All images: Screen captures from KCorea-INC.K
Is Ryan Trecartin a video artist? A “video-installation” artist? Reviewing “Any Ever,” the exhibition now on view at MoMA PS1, Roberta Smith grasped for precedent, naming Paul McCarthy, Matthew Barney and Pipilotti Rist. But, she admitted, the comparisons fell short. To find another artist who engages a plurality of art forms with simultaneous, equal intensity—all while rethinking what art is and how it touches its audience—you’d have to go back to Wagner. Video is an outcome of his process, but watching is not the only or best way to understand it. Trecartin says he starts each work by writing a script. Language—the primal, biological system of symbols—is the model and vehicle for art and commerce and every other manifestation of social activity. And the forms of all the aspects of Trecartin’s work—the camerawork, the editing, the music, the makeup, and the costumes, as well as Lizzie Fitch’s sets for the videos and “sets” for their viewing in “Any Ever”—are prefigured in the way he works with words.

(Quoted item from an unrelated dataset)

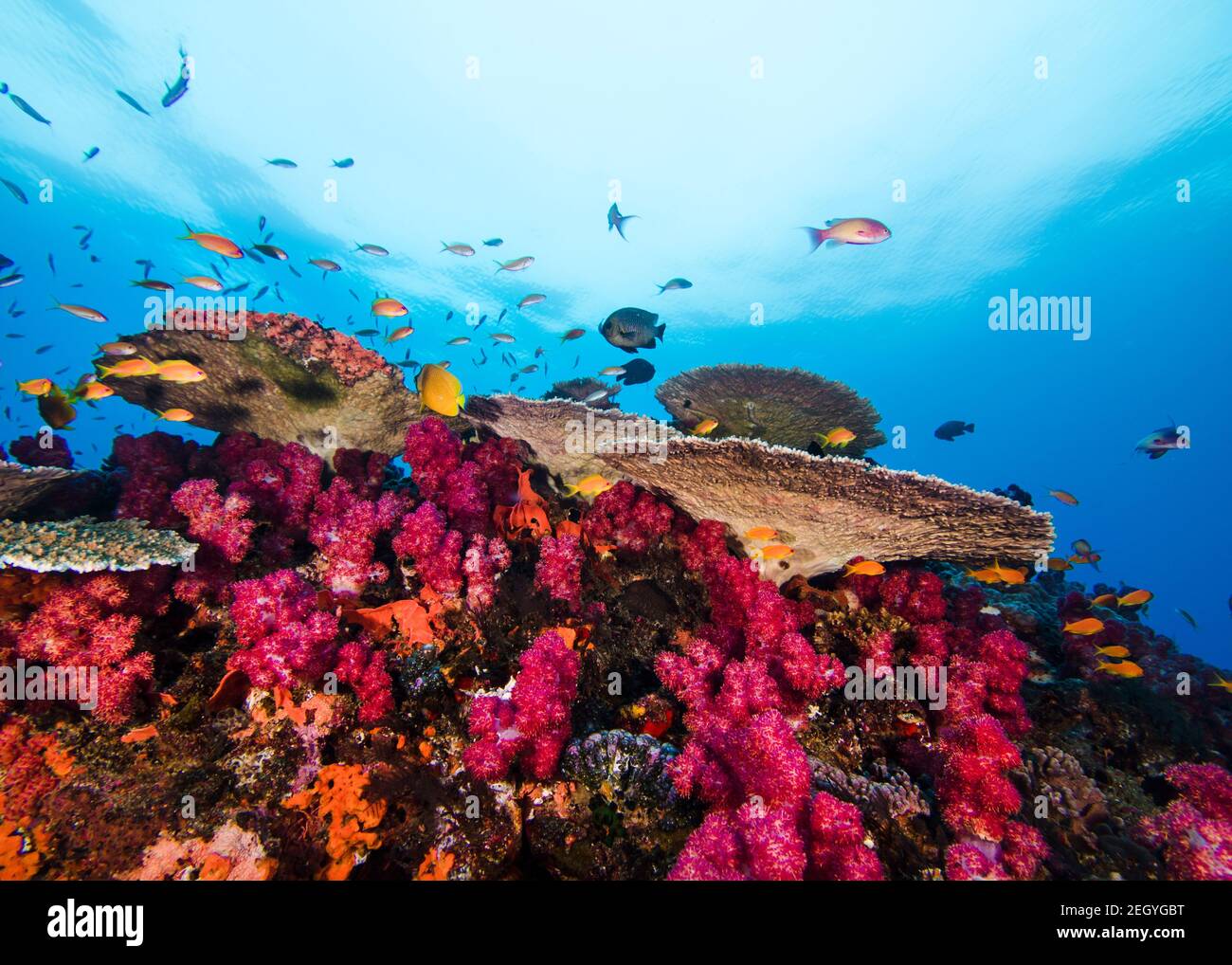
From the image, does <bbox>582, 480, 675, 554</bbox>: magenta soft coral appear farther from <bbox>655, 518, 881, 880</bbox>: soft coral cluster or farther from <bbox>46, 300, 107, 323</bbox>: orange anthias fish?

To study Trecartin’s language, I read the script for K-CoreaINC.K (Section A), which is freely available thanks to ubuweb’s “Publishing the Unpublishable” series. Like any script, it starts with dramatis personae: Argentinian Korea, Hungary Korea, French Adaptation Korea, and so on. The litany of locales recalls the lyrics of a club hit (“Brazil, Morocco, London to Ibiza”: so sings J-Lo in “On the Floor”) or the “Paris, Milan, Moscow, Tokyo” you see on the front of designer boutiques. But only remotely. Countries aren’t named to evoke the exotic, but because geographic names, unlike human names, are tied to place and awkward in reuse. Slapped together, they don’t merge nicely. One plus one is two ones and the ozone emitted by their collision. Combos like these are a favorite device of Trecartin’s. So is the willful disregard for parts of speech. A character’s “first name” can be a noun or an adjective or one of each. Grammatical difference meets geographical difference as both are jettisoned. No setting is indicated—the list of characters is enough to locate the action in an unanchored imaginary.